First the weekend roundup. Spent Friday night at the Saints game. It was chilly, and thankfully the game went quickly. On the way home, I dropped a friend at the Amtrak depot so he could catch his train to Fargo where he was going to run a half-marathon. Then a stop at the Sporty. When I finally got home, I capped the night with a shot of Nyquil, and slept soundly. Until six AM. Feeling as though I hadn’t had enough sleep, I took some more Nyquil and went back to bed. This time it worked, and I slept until noon.

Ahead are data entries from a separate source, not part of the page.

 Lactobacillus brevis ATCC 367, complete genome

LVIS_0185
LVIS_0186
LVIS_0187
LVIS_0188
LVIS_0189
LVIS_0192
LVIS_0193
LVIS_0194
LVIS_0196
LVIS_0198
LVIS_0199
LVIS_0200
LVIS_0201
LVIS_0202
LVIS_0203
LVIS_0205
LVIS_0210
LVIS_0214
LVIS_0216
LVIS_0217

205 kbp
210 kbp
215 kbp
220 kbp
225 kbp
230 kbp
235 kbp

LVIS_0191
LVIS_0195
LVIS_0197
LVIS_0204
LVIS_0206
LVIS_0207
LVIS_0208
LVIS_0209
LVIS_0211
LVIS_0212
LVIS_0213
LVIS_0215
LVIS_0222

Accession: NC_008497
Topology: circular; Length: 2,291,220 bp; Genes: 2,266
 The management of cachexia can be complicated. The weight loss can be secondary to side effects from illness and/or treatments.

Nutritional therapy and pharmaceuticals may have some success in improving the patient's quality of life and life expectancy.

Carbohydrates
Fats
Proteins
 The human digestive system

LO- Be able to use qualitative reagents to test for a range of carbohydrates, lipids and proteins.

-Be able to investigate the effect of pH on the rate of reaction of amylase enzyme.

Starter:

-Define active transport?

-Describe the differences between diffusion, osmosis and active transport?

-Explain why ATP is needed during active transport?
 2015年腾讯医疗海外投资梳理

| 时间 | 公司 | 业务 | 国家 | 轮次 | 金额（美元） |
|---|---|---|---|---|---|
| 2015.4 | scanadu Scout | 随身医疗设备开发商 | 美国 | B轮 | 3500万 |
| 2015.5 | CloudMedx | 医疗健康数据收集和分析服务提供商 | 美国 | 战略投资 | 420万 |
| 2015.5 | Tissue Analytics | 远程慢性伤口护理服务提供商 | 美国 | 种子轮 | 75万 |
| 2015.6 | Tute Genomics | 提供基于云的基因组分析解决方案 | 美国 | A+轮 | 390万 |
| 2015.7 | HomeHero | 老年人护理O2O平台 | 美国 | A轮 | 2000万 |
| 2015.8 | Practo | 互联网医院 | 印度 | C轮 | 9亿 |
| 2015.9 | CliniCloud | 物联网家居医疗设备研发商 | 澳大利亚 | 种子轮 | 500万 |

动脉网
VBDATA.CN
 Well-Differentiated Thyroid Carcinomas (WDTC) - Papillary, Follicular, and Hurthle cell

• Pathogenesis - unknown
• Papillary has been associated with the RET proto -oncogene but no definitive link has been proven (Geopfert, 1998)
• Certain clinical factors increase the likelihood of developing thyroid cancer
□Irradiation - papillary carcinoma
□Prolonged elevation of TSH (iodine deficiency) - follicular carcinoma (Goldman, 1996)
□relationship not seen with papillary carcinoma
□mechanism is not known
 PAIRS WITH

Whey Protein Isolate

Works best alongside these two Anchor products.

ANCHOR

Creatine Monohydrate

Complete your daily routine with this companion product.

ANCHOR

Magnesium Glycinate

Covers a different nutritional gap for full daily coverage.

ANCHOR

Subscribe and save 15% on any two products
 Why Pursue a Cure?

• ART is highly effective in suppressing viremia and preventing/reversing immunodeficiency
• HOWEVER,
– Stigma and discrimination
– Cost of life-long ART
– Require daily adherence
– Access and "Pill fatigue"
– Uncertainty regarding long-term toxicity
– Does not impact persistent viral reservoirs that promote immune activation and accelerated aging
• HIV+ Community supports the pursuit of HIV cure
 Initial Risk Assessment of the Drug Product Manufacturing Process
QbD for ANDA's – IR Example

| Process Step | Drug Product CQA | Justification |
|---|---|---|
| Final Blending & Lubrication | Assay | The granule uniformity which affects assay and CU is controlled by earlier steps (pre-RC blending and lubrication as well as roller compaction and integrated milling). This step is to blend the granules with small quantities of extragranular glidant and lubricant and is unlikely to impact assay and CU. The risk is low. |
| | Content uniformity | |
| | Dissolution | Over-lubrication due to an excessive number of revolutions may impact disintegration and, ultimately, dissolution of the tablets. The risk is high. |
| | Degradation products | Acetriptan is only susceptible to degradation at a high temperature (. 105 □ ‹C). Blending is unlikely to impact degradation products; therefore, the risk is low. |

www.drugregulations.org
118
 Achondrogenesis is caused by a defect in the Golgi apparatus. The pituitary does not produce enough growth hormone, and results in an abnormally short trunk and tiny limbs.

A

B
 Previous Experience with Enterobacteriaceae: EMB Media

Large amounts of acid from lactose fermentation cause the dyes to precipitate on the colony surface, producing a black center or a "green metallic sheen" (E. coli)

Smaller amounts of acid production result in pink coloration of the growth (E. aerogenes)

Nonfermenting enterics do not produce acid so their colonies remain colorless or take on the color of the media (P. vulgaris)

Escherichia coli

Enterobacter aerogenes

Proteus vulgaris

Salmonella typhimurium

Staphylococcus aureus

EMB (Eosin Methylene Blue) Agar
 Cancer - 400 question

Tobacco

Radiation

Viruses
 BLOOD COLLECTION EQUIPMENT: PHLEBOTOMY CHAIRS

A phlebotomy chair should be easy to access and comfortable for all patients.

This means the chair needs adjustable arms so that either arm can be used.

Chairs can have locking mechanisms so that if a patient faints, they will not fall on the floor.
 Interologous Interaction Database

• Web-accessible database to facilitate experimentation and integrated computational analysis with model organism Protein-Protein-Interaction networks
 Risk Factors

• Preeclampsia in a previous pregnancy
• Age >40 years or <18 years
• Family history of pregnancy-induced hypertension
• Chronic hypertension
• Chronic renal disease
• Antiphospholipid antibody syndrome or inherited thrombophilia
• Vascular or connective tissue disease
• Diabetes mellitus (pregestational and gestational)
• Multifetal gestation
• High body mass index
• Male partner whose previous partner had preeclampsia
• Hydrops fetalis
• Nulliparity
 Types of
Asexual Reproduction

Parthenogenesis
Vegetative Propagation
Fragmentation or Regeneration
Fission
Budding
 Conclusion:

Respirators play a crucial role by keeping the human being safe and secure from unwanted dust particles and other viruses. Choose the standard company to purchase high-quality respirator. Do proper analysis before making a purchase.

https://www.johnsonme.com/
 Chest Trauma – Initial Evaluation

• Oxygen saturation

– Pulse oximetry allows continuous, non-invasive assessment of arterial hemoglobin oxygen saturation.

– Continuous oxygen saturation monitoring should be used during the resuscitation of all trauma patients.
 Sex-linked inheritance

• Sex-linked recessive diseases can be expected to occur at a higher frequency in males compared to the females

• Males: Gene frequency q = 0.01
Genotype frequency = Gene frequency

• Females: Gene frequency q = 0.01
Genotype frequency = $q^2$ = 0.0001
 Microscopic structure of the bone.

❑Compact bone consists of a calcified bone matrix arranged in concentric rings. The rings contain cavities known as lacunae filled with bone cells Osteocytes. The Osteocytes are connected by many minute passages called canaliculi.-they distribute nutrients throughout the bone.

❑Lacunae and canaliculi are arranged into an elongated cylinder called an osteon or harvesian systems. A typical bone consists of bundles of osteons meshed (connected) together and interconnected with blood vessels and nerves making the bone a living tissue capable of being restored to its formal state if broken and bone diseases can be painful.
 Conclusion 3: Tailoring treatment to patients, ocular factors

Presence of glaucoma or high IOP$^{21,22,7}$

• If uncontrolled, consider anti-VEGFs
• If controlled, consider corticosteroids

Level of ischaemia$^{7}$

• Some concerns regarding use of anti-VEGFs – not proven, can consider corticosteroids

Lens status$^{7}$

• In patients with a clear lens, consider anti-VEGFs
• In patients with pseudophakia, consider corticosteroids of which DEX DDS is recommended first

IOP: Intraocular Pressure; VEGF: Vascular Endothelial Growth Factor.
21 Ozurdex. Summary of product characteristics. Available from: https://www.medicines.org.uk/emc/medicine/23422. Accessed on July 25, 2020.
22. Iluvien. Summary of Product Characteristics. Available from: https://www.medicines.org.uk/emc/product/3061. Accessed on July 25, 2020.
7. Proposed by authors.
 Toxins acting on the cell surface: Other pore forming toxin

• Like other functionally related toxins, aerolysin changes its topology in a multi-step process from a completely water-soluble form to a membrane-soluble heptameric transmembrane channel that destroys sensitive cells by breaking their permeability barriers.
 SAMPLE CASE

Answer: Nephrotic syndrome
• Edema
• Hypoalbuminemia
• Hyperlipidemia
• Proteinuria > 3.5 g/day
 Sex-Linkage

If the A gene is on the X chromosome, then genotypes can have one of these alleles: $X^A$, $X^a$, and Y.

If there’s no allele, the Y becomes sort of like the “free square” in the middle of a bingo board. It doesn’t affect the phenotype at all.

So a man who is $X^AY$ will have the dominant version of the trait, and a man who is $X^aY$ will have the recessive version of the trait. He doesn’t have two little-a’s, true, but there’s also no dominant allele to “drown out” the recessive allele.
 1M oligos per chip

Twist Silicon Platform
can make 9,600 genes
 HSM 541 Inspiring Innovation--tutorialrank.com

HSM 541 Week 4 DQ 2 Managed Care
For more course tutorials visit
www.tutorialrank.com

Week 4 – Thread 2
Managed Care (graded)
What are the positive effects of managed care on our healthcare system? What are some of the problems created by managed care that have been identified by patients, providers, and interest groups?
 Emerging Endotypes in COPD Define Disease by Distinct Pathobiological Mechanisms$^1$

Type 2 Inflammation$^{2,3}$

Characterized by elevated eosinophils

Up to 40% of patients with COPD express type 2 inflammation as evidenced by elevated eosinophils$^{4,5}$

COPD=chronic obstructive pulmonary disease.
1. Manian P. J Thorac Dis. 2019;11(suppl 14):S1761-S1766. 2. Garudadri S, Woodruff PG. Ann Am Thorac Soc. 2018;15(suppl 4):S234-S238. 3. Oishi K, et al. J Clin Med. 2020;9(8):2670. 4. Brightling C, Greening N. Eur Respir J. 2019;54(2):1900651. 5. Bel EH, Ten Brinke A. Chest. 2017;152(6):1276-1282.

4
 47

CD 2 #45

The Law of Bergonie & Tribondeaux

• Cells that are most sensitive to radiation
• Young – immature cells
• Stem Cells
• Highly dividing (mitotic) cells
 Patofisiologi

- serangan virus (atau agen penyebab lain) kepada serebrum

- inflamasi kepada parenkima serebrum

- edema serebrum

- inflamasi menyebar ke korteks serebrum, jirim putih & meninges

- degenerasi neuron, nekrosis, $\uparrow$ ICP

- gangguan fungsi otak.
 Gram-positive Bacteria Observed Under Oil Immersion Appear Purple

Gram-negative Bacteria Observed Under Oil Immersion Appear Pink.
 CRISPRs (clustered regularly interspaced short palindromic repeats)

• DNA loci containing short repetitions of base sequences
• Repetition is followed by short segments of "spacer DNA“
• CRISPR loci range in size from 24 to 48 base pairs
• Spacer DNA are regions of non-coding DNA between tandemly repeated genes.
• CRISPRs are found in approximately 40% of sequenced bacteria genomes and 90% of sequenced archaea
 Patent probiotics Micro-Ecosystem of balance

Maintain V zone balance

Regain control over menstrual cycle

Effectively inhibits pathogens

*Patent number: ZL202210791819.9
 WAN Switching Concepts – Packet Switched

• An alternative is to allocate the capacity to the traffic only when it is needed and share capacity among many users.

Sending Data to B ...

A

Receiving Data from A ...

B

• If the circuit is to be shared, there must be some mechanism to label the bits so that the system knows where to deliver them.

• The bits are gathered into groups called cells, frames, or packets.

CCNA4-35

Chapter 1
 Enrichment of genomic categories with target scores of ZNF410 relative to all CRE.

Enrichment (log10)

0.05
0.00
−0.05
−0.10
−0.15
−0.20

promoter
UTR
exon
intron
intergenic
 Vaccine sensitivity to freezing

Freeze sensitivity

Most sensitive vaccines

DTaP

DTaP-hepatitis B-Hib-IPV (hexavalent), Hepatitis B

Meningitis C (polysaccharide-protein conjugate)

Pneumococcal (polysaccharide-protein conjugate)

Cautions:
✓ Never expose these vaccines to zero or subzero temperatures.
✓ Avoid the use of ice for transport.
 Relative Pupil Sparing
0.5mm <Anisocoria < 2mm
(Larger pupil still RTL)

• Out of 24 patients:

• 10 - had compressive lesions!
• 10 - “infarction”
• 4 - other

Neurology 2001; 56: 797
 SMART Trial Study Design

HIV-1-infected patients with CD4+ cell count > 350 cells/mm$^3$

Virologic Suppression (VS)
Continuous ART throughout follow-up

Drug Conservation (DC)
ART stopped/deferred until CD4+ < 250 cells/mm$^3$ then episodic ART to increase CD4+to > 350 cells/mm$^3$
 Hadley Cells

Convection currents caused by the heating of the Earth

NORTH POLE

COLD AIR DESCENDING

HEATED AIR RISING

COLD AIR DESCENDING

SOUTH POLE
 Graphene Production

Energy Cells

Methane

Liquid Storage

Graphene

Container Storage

I spent Saturday with a hangover from the cough-medicine (and possibly from the beer). Nothing horrible, just a fuzzy-brained-feeling that persisted most of the day. But Mark was having a barbecue, so I headed out to Cabbage Patch and enjoyed the day as best I could. I got pressed into tending the grill, and managed to time things so I didn’t have to spend too much time outside in the scattered showers. That was fine by me, since I’ve got a lot of practice at tending meat over flames. I managed to get almost all the meat done at the same time, but we hadn’t planned ahead enough to have the corn with the rest of the food. When I got home, I spent an hour or so watching TV and then called it a day.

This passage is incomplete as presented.